Non riuscì mai a spezzare il legame con Drusilla «la Mosca» per raggiungere Irma Brandeis a New York
di Silvio Ramat Leggendo Montale per me o tentando di «spiegarlo» ad altri, avevo sempre pensato e proclamato le manchevolezze dei suoi umani amori: come se ogni volta la loro funzione fosse legata a un esito di poesia e perciò il valore di un sentimento si misurasse da quello dei versi che aveva saputo ispirare. Ma oggi, di fronte alle Lettere a Clizia, curate da Rosanna Bettarini (autrice anche dello splendido saggio introduttivo), Gloria Manghetti e Franco Zabagli (Mondadori, pagg. XLV-376, euro 25), non potrei confermarmi in quell’opinione, anzi la giudico superficiale e presuntuosa, visto il carico di ansioso dolore che grava su questo percorso a ostacoli, lungo il quale a un dato momento si registra la sconfitta: se non d’una passione, del disegno che l’ha tenuta in vita per anni.
☆ ☆ ☆ ☆ ☆
** CONSEGNA 1 **
Riporti come elenco numerato, senza le righe vuote, il tratto dei record che va dalla riga contenente "In terms of" fino alla fine dei record, estremi inclusi, escludendo le immagini dalla risposta.
Il testo e i record sono del tutto indipendenti l'uno dagli altri.
☆ ☆ ☆ ☆ ☆
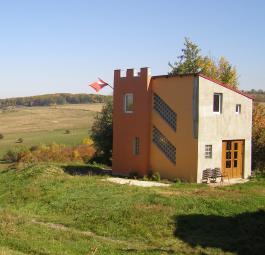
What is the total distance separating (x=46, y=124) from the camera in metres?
81.6

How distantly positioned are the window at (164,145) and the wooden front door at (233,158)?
2726 millimetres

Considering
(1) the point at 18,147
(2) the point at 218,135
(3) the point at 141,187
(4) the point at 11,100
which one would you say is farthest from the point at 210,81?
(4) the point at 11,100

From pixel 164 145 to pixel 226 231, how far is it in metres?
11.2

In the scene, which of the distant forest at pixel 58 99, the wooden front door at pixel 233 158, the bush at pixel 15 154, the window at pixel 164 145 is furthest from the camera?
the distant forest at pixel 58 99

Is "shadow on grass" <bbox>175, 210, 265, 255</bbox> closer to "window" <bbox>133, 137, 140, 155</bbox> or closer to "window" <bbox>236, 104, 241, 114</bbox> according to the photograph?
"window" <bbox>236, 104, 241, 114</bbox>

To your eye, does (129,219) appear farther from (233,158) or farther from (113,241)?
(233,158)

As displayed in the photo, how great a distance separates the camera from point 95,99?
104 m

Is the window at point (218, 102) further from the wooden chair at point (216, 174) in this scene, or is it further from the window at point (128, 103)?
the window at point (128, 103)

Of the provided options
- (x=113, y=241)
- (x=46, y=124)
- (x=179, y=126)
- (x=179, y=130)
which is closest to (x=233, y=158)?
(x=179, y=130)

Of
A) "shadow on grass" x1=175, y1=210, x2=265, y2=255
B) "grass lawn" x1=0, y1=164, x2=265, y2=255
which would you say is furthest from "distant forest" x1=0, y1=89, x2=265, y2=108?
"shadow on grass" x1=175, y1=210, x2=265, y2=255

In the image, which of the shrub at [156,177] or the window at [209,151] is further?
the shrub at [156,177]

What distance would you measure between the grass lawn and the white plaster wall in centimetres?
264

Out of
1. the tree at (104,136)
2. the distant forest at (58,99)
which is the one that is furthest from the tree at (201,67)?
the distant forest at (58,99)

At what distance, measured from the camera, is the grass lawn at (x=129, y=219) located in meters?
14.7
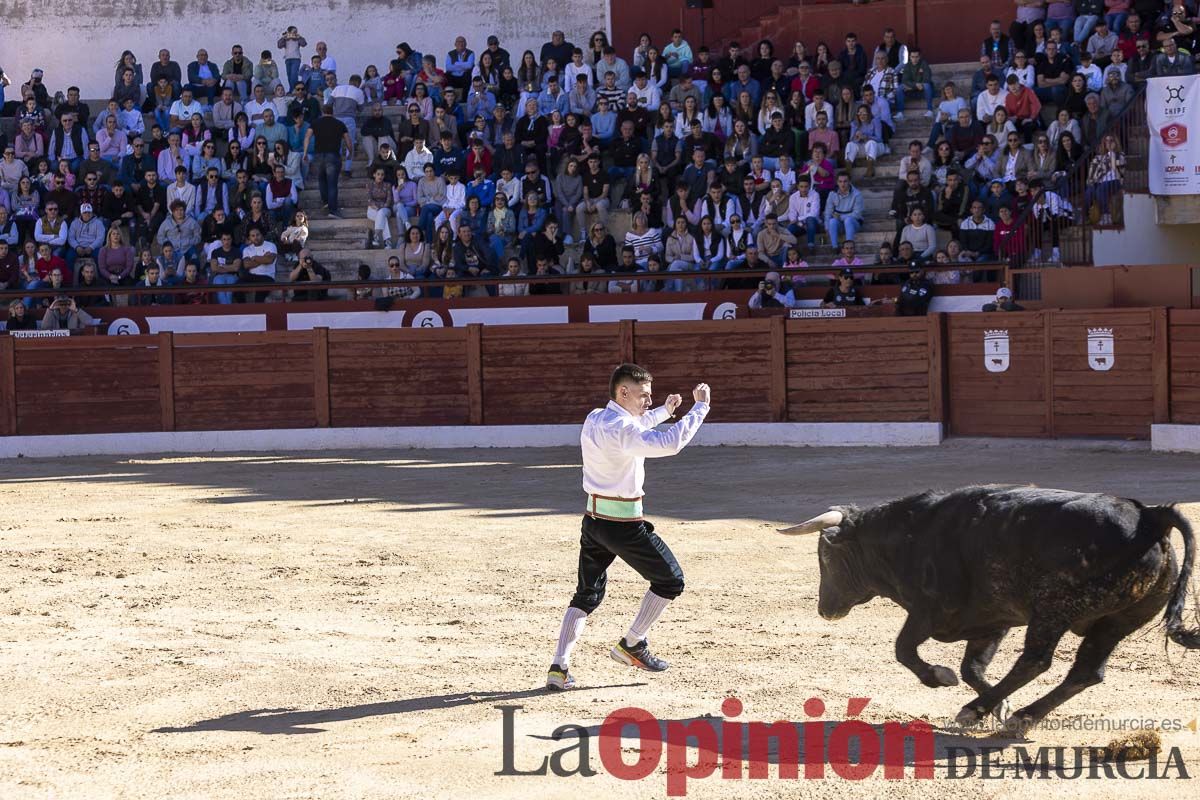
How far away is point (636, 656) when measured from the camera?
21.2ft

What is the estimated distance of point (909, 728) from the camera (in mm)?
5617

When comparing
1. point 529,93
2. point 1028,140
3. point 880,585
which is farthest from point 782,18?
point 880,585

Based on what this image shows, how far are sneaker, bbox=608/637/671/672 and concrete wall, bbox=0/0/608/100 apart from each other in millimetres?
17577

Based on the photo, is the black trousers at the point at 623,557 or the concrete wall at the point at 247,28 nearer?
the black trousers at the point at 623,557

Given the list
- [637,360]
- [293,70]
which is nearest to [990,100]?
[637,360]

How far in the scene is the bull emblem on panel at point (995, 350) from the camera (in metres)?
15.4

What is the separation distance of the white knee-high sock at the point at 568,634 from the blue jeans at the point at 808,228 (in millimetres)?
11365

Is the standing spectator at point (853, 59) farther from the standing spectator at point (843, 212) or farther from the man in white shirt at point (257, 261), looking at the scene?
the man in white shirt at point (257, 261)

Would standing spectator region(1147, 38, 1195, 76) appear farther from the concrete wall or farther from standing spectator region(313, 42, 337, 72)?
standing spectator region(313, 42, 337, 72)

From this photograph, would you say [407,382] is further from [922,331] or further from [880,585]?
[880,585]

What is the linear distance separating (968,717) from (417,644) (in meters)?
2.87

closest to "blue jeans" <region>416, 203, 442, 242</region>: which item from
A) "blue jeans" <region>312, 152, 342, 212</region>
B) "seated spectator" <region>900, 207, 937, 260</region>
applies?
"blue jeans" <region>312, 152, 342, 212</region>

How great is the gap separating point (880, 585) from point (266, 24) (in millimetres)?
19929

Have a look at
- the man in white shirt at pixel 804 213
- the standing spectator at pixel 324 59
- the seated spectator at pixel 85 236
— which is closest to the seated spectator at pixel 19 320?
the seated spectator at pixel 85 236
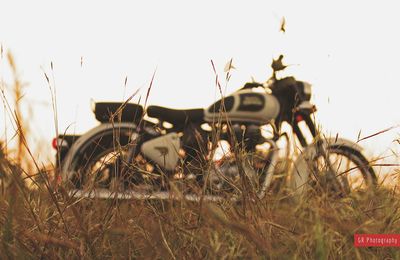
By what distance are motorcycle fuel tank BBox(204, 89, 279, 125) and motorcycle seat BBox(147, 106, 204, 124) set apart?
0.05m

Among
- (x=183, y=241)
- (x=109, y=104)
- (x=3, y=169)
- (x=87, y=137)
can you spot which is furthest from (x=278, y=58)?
(x=3, y=169)

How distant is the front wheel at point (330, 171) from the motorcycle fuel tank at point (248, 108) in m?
0.50

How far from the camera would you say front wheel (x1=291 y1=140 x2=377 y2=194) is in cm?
117

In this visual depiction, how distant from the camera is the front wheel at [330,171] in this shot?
1170mm

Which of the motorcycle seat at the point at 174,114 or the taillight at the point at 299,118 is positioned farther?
the taillight at the point at 299,118

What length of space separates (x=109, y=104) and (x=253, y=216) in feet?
6.60

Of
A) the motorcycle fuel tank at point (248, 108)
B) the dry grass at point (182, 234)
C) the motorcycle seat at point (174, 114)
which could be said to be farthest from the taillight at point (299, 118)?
the dry grass at point (182, 234)

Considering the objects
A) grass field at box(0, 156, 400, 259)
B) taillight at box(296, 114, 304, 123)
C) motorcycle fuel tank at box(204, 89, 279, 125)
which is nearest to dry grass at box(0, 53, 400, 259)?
grass field at box(0, 156, 400, 259)

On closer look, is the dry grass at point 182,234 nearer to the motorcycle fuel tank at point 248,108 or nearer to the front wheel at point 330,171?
the front wheel at point 330,171

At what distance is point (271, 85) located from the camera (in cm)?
299

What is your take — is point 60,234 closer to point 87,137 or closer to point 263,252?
point 263,252

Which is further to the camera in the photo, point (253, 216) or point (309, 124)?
point (309, 124)

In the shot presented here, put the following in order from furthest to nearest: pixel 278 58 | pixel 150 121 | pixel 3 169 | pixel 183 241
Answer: pixel 150 121 < pixel 278 58 < pixel 183 241 < pixel 3 169

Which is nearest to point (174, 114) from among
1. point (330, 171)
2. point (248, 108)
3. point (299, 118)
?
point (248, 108)
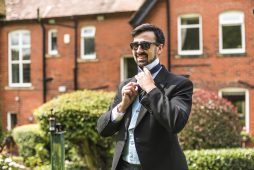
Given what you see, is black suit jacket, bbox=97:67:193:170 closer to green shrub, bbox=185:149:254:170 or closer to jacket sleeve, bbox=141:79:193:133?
jacket sleeve, bbox=141:79:193:133

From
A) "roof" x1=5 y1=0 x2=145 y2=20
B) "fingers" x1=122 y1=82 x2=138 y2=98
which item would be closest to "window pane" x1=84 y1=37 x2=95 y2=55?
"roof" x1=5 y1=0 x2=145 y2=20

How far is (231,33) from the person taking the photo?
18312 mm

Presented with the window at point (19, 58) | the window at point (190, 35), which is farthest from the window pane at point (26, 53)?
the window at point (190, 35)

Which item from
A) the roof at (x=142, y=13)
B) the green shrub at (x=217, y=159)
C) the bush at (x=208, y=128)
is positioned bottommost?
the green shrub at (x=217, y=159)

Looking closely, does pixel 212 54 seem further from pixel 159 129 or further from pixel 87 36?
pixel 159 129

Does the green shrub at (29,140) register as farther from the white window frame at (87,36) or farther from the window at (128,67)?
the white window frame at (87,36)

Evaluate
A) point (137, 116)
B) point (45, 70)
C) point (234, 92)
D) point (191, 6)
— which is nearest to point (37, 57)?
point (45, 70)

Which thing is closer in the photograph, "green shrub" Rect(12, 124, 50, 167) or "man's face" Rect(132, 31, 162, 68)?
"man's face" Rect(132, 31, 162, 68)

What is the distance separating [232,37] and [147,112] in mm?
15294

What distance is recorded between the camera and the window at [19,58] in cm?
2327

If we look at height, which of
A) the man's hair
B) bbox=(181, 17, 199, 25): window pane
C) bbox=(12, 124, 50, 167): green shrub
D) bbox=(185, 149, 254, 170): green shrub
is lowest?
bbox=(12, 124, 50, 167): green shrub

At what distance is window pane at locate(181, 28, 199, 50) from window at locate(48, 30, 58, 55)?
20.7 feet

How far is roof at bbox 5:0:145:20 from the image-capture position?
67.4 ft

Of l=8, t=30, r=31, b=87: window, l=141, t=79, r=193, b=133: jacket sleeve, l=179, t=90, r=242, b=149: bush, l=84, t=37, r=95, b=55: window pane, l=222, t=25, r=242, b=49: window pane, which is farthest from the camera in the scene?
l=8, t=30, r=31, b=87: window
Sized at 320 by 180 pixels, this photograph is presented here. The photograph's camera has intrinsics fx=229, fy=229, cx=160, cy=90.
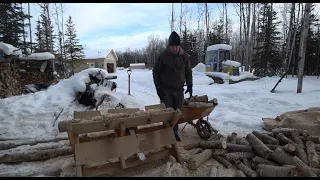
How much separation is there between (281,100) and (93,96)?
6351mm

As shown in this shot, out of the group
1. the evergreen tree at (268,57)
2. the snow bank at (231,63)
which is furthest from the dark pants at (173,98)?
the evergreen tree at (268,57)

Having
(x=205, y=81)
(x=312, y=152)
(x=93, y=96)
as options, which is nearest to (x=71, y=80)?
(x=93, y=96)

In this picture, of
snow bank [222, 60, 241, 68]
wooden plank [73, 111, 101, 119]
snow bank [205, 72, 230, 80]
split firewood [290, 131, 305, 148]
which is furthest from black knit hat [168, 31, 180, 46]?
snow bank [222, 60, 241, 68]

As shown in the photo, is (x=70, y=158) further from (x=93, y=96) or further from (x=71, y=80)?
(x=71, y=80)

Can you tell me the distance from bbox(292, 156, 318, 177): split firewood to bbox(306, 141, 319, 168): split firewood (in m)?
0.29

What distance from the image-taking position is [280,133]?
3795 mm

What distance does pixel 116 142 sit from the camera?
2922mm

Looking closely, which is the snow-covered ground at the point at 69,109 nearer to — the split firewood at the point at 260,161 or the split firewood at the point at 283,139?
the split firewood at the point at 283,139

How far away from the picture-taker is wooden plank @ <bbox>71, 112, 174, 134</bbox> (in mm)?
2666

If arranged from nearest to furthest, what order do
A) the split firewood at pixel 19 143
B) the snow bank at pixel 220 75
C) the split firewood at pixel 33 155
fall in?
the split firewood at pixel 33 155 < the split firewood at pixel 19 143 < the snow bank at pixel 220 75

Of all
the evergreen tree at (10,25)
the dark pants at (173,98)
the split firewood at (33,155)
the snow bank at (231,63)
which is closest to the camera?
the split firewood at (33,155)

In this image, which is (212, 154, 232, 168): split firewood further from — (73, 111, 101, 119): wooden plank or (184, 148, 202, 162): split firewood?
(73, 111, 101, 119): wooden plank

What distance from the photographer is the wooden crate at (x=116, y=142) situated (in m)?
2.71

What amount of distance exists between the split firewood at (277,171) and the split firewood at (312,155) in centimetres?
40
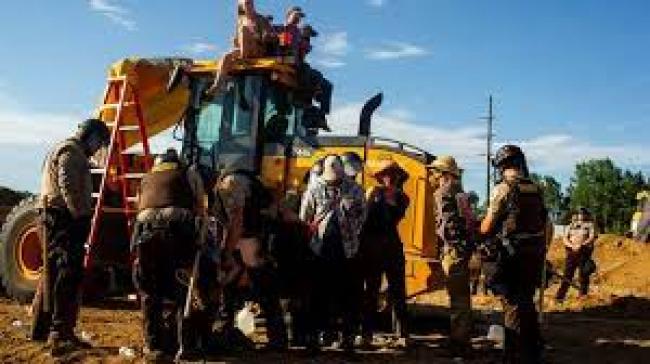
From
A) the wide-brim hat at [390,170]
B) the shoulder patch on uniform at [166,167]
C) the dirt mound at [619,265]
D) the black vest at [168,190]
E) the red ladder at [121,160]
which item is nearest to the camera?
the black vest at [168,190]

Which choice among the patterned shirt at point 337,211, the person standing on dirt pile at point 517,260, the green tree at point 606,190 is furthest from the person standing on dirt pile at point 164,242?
the green tree at point 606,190

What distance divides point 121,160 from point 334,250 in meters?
3.70

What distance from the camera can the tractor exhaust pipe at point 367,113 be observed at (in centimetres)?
1220

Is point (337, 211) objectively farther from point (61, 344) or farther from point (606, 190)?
point (606, 190)

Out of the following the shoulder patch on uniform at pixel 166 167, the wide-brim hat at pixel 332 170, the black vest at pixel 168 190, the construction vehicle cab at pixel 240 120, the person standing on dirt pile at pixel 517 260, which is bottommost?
the person standing on dirt pile at pixel 517 260

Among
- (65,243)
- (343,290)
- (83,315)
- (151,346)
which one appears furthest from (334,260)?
(83,315)

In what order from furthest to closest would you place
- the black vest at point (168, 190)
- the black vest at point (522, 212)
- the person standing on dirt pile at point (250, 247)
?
the person standing on dirt pile at point (250, 247), the black vest at point (522, 212), the black vest at point (168, 190)

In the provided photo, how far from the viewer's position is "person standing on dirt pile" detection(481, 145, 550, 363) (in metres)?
8.69

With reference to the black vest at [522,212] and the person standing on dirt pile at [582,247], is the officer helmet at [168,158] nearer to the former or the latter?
the black vest at [522,212]

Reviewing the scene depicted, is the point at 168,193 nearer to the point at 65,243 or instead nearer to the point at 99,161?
the point at 65,243

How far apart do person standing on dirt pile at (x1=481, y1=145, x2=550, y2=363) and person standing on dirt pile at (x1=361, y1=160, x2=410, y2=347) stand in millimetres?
1209

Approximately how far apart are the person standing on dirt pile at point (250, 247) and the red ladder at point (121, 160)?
6.93ft

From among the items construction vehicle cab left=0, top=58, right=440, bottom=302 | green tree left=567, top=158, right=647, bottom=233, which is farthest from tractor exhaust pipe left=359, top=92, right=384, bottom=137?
green tree left=567, top=158, right=647, bottom=233

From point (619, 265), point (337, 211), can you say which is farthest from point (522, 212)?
point (619, 265)
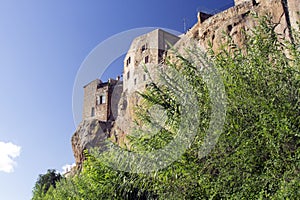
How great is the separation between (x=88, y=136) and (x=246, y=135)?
34487 millimetres

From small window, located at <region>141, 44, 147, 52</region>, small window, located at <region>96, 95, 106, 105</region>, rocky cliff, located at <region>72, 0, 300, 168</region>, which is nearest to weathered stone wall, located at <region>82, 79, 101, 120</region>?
small window, located at <region>96, 95, 106, 105</region>

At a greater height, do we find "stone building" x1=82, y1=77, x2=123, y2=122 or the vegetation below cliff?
"stone building" x1=82, y1=77, x2=123, y2=122

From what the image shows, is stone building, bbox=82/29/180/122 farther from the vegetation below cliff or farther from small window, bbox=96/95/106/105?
the vegetation below cliff

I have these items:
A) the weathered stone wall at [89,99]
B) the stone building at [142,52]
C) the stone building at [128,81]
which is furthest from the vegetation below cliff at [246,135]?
the weathered stone wall at [89,99]

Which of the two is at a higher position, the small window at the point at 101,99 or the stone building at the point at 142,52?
the stone building at the point at 142,52

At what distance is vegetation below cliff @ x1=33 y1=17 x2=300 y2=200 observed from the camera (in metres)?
5.90

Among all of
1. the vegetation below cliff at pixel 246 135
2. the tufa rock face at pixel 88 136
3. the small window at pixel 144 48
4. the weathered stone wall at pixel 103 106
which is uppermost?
the small window at pixel 144 48

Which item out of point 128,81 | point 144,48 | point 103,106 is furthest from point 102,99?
point 144,48

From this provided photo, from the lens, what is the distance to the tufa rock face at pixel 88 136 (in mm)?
38031

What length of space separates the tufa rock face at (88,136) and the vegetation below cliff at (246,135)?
30.0 metres

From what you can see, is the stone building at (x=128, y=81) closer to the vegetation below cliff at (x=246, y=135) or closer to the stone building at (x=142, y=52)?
the stone building at (x=142, y=52)

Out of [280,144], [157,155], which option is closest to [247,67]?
[280,144]

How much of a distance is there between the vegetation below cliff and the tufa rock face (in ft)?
98.6

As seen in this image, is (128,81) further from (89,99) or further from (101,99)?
(89,99)
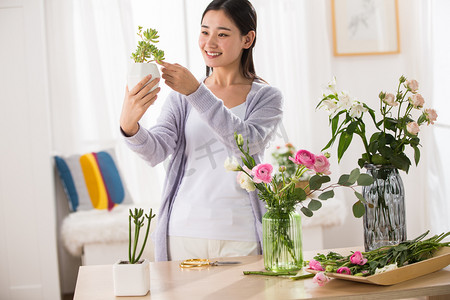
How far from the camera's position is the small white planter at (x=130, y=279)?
1469mm

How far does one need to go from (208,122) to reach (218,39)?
33cm

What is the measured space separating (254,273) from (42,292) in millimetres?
2346

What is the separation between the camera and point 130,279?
1470 millimetres

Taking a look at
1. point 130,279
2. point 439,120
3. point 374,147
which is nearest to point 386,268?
point 374,147

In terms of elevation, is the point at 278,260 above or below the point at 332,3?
below

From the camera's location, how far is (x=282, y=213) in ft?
5.27

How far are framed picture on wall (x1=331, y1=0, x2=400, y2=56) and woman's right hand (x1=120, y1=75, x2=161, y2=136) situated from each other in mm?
2762

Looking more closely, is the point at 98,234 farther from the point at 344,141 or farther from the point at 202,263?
the point at 344,141

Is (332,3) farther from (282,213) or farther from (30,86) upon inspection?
(282,213)

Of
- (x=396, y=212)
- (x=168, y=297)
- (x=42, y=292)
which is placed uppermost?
(x=396, y=212)

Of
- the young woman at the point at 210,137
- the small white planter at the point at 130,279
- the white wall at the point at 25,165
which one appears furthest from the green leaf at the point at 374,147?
the white wall at the point at 25,165

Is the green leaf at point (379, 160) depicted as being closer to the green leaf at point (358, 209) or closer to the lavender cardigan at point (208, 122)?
the green leaf at point (358, 209)

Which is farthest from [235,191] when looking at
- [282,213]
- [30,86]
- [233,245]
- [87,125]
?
[87,125]

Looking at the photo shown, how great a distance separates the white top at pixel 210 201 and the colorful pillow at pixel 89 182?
77.2 inches
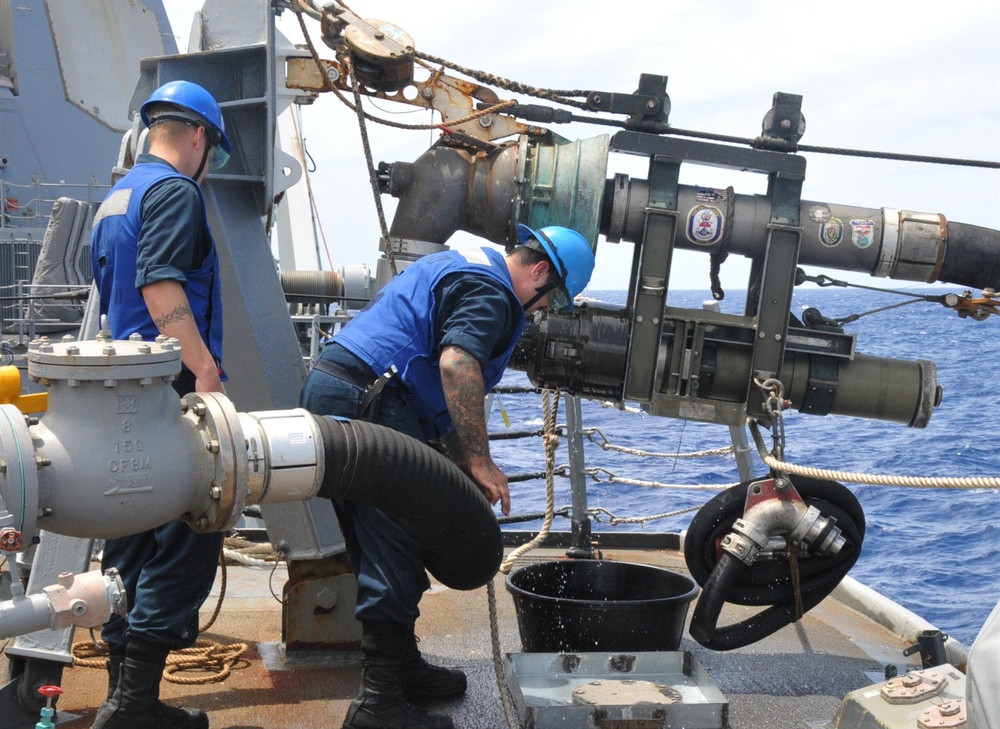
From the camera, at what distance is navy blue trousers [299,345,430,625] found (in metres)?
☆ ☆ ☆ ☆ ☆
** CONSEGNA 2 **
Riformuli in modo più conciso il paragrafo dell'articolo su Montale che inizia con "di Silvio Ramat Leggendo Montale", conservandone i fatti principali.

** RISPOSTA 1 **
1. In terms of elevation, is the point at 278,260 above or below the point at 332,3?
2. below
3. From the camera's location, how far is (x=282, y=213) in ft?
4. 5.27
5. How far are framed picture on wall (x1=331, y1=0, x2=400, y2=56) and woman's right hand (x1=120, y1=75, x2=161, y2=136) situated from each other in mm?
6. 2762
7. Looking more closely, is the point at 98,234 farther from the point at 344,141 or farther from the point at 202,263?
8. the point at 344,141
9. Is (332,3) farther from (282,213) or farther from (30,86) upon inspection?
10. (282,213)
11. Of
12. - (x=396, y=212)
13. - (x=168, y=297)
14. - (x=42, y=292)
15. which is placed uppermost?
16. (x=396, y=212)
17. Of
18. - the young woman at the point at 210,137
19. - the small white planter at the point at 130,279
20. - the white wall at the point at 25,165
21. which one appears furthest from the green leaf at the point at 374,147?
22. the white wall at the point at 25,165
23. Is the green leaf at point (379, 160) depicted as being closer to the green leaf at point (358, 209) or closer to the lavender cardigan at point (208, 122)?
24. the green leaf at point (358, 209)
25. Which is farthest from [235,191] when looking at
26. - [282,213]
27. - [30,86]
28. - [233,245]
29. - [87,125]
30. ?
31. [87,125]
32. Looking at the photo shown, how great a distance separates the white top at pixel 210 201 and the colorful pillow at pixel 89 182?
33. 77.2 inches
34. From the camera, at what distance is navy blue trousers [299,345,430,625] found (in metres)?

** RISPOSTA 2 **
Silvio Ramat ha sempre giudicato carenti gli amori di Montale, misurandone il valore dai versi che avevano ispirato. Davanti alle Lettere a Clizia ritiene ora quell'opinione superficiale e presuntuosa. Il volume, edito da Mondadori (pagg. XLV-376, euro 25), è curato da Rosanna Bettarini, autrice anche del saggio introduttivo, Gloria Manghetti e Franco Zabagli. La ragione del ripensamento è il carico di ansioso dolore di un percorso a ostacoli. Quel percorso si chiude con la sconfitta, se non della passione, del disegno che l'aveva tenuta in vita per anni.